В Хмелевку они приехали, когда дождь лил стеной, словно машина въехала в реку, и не было видно ничего, кроме размытых темных очертаний домов. Рита понимала, что выбрала не самый удачный день для поездки, но и остановиться уже не могла – чувствовала, что, несмотря на дождь, им должно повезти и они в этот раз узнают о Лиле Бонковой куда больше, чем в прошлый раз. Она снова, как и прежде, почувствовала тот азарт, ту страсть к расследованию, которые так и не смогла в себе погасить даже после рождения дочери. Ей не терпелось узнать, как же жила в Хмелевке Лиля – роковая женщина, разрушительница семей, любовница многих мужчин и, по сути, очень несчастная и одинокая. Как могло случиться, что она вышла замуж за местного алкоголика? И куда подевался ее бывший муж? Что с ним случилось? Рите хотелось побывать в доме Бонковой, увидеть своими глазами комнату, где она спала, кухню, где она готовила еду. Квартира Кати Пышкиной, в частности, комната, которую снимала Лиля в Саратове, тоже представляла для Риты особый интерес, но побывать там она хотела именно после посещения ее дома в Хмелевке, чтобы понять, насколько изменилась Лиля в связи с переездом в большой город, каким стал ее вкус и сохранились ли в ней черты простой деревенской девчонки. Ей казалось, что она на правильном пути.
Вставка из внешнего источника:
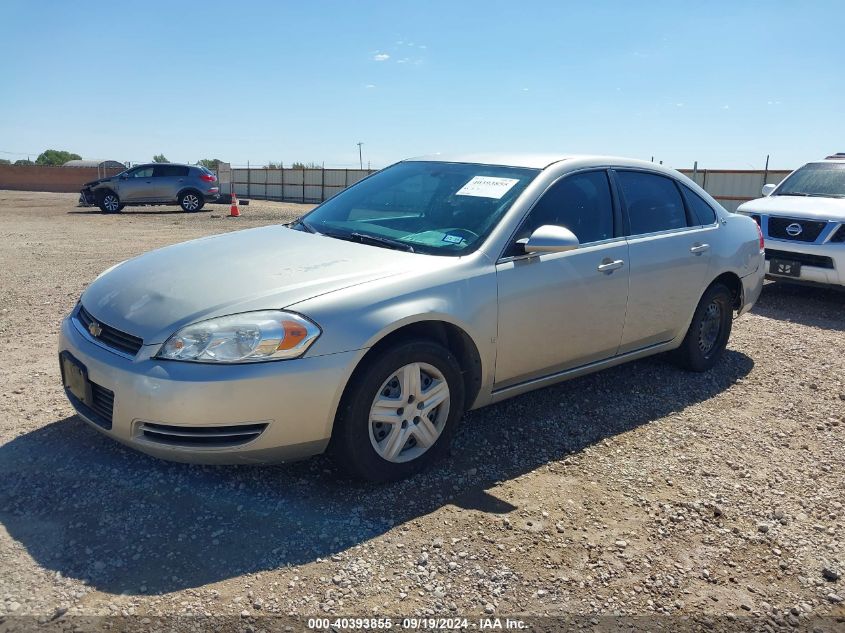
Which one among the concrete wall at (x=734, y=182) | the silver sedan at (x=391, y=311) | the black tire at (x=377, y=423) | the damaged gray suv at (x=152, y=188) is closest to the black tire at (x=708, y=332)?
the silver sedan at (x=391, y=311)

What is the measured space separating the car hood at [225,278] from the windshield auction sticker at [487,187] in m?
0.69

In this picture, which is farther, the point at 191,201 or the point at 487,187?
the point at 191,201

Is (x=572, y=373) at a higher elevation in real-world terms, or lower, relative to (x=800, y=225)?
lower

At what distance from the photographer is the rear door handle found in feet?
13.9

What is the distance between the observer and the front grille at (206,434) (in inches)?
118

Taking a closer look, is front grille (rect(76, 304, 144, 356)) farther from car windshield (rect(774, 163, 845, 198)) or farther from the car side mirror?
car windshield (rect(774, 163, 845, 198))

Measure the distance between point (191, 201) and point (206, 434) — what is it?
21.0m

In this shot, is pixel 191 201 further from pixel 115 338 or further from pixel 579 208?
pixel 115 338

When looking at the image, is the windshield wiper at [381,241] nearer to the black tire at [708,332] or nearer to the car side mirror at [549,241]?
the car side mirror at [549,241]

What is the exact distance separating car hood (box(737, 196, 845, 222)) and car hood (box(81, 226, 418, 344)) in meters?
6.13

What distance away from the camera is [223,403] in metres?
2.94

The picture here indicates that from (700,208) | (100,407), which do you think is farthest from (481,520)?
(700,208)

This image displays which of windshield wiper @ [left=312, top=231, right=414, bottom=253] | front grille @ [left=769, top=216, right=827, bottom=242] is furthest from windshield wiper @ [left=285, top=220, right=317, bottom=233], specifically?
front grille @ [left=769, top=216, right=827, bottom=242]

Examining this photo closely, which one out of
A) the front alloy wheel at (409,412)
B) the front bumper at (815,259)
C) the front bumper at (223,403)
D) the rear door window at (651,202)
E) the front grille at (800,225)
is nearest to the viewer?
the front bumper at (223,403)
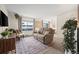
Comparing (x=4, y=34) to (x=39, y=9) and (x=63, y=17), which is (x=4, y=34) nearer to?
(x=39, y=9)

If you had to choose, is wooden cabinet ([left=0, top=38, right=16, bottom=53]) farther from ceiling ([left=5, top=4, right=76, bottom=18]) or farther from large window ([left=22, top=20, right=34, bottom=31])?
ceiling ([left=5, top=4, right=76, bottom=18])

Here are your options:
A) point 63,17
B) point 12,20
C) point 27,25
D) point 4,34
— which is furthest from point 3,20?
point 63,17

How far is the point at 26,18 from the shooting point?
9.04ft

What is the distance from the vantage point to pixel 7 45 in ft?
8.25

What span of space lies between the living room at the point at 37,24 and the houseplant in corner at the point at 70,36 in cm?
11

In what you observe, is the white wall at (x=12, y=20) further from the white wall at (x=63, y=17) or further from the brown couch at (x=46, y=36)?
the white wall at (x=63, y=17)

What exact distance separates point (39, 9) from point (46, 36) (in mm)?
814

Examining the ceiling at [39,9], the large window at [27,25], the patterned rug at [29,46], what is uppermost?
the ceiling at [39,9]

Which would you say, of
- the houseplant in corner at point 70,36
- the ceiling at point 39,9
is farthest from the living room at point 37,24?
the houseplant in corner at point 70,36

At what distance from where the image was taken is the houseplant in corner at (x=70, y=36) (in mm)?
2621

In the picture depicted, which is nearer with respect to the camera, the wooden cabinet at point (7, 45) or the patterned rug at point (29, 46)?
the wooden cabinet at point (7, 45)

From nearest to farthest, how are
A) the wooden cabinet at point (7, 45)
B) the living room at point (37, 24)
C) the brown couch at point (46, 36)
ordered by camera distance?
the wooden cabinet at point (7, 45) < the living room at point (37, 24) < the brown couch at point (46, 36)
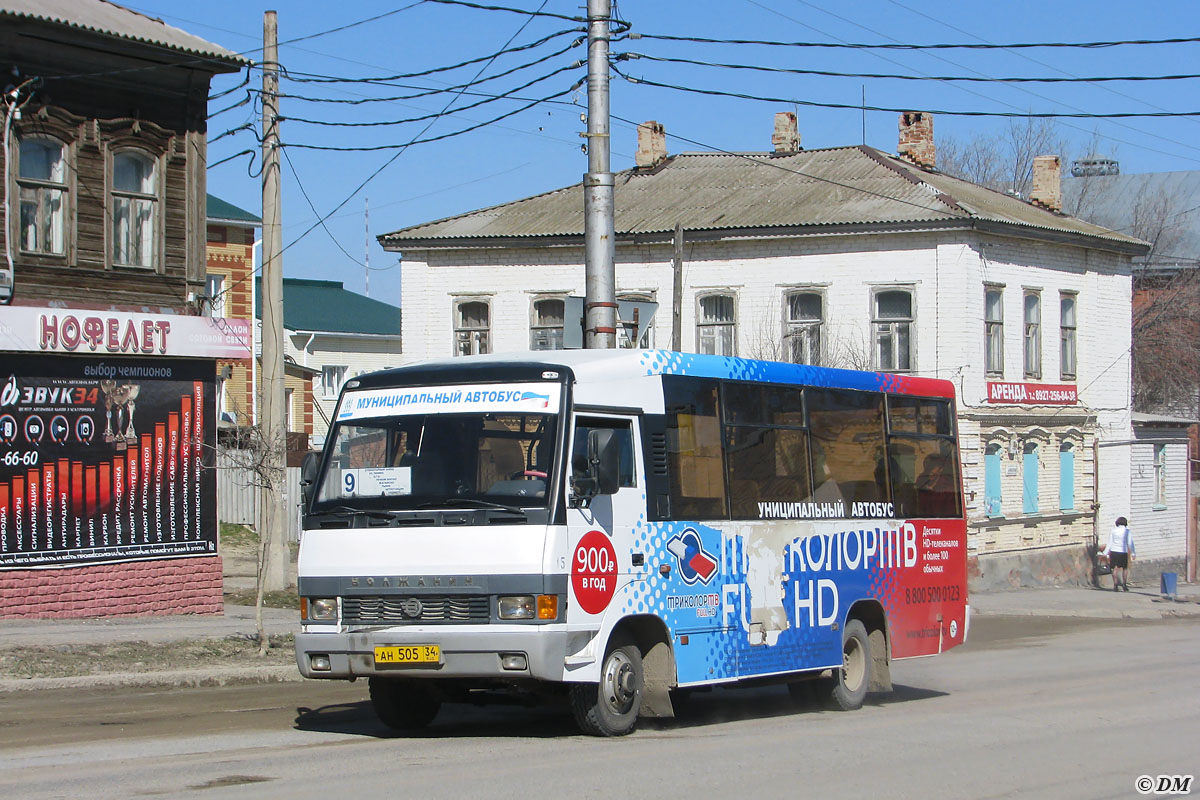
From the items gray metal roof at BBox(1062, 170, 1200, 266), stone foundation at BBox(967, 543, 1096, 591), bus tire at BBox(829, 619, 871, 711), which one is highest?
gray metal roof at BBox(1062, 170, 1200, 266)

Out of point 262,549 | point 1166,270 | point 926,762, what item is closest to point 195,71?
point 262,549

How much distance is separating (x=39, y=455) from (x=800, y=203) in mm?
20961

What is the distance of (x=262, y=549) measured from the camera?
16750 millimetres

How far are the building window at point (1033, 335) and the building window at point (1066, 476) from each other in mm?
2210

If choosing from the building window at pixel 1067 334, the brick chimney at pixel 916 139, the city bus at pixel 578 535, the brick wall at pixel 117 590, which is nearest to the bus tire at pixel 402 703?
the city bus at pixel 578 535

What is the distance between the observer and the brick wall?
19.6 metres

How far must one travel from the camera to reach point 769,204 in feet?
120

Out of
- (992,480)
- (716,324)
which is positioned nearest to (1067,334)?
(992,480)

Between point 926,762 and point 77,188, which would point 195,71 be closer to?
point 77,188

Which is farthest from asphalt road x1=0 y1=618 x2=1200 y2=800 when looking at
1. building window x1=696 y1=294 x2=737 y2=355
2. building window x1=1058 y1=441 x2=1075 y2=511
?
building window x1=1058 y1=441 x2=1075 y2=511

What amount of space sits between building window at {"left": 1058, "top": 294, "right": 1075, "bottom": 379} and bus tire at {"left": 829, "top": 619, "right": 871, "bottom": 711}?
81.7 ft

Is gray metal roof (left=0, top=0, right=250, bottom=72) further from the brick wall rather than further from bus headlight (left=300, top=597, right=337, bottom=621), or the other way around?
bus headlight (left=300, top=597, right=337, bottom=621)

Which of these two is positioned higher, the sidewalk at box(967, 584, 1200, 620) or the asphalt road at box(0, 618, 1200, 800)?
the asphalt road at box(0, 618, 1200, 800)

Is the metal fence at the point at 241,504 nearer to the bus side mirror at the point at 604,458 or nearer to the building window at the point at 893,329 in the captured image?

До дома Татьяны они бежали, прячась под зонтами, укрылись под навесом, принялись стучать. Она сразу открыла, увидев их, улыбнулась, обнажая розовые гладкие десны:
– Входите, дождь-то какой валит! Но это хорошо, я люблю дождь. У меня печка пышет, тепло, входите. Вы не извиняйтесь, что разбудили меня, вы меня тогда, ночью, вовсе и не разбудили, у меня бессонница как раз была, я телевизор смотрела, по ночам все сериалы повторяют, какие я днем не успеваю посмотреть. Мне одна радость – кино да поесть. Вы не смотрите, что я такая худая, ем я много и вообще поесть люблю.
Татьяна пригласила их в дом, где действительно было тепло, и в этот раз Рите показалось, что в кухне не так уж и грязно, как в прошлый раз. Разве что хозяйка постаралась и навела блеск, почистила посуду, выстирала занавески и вымыла полы.
– Татьяна, мы связались с вашим участковым, и он сказал нам, что мужа Лили Бонковой, Виталия Бонкова, не видели с тех самых пор, как он поехал в Москву. Вам что-нибудь известно об этом?
– Нет, не знаю, и никто ничего не знает. Хотя, поговаривают, якобы он там, в Москве, женился, нашел богатую тетку, постарше его.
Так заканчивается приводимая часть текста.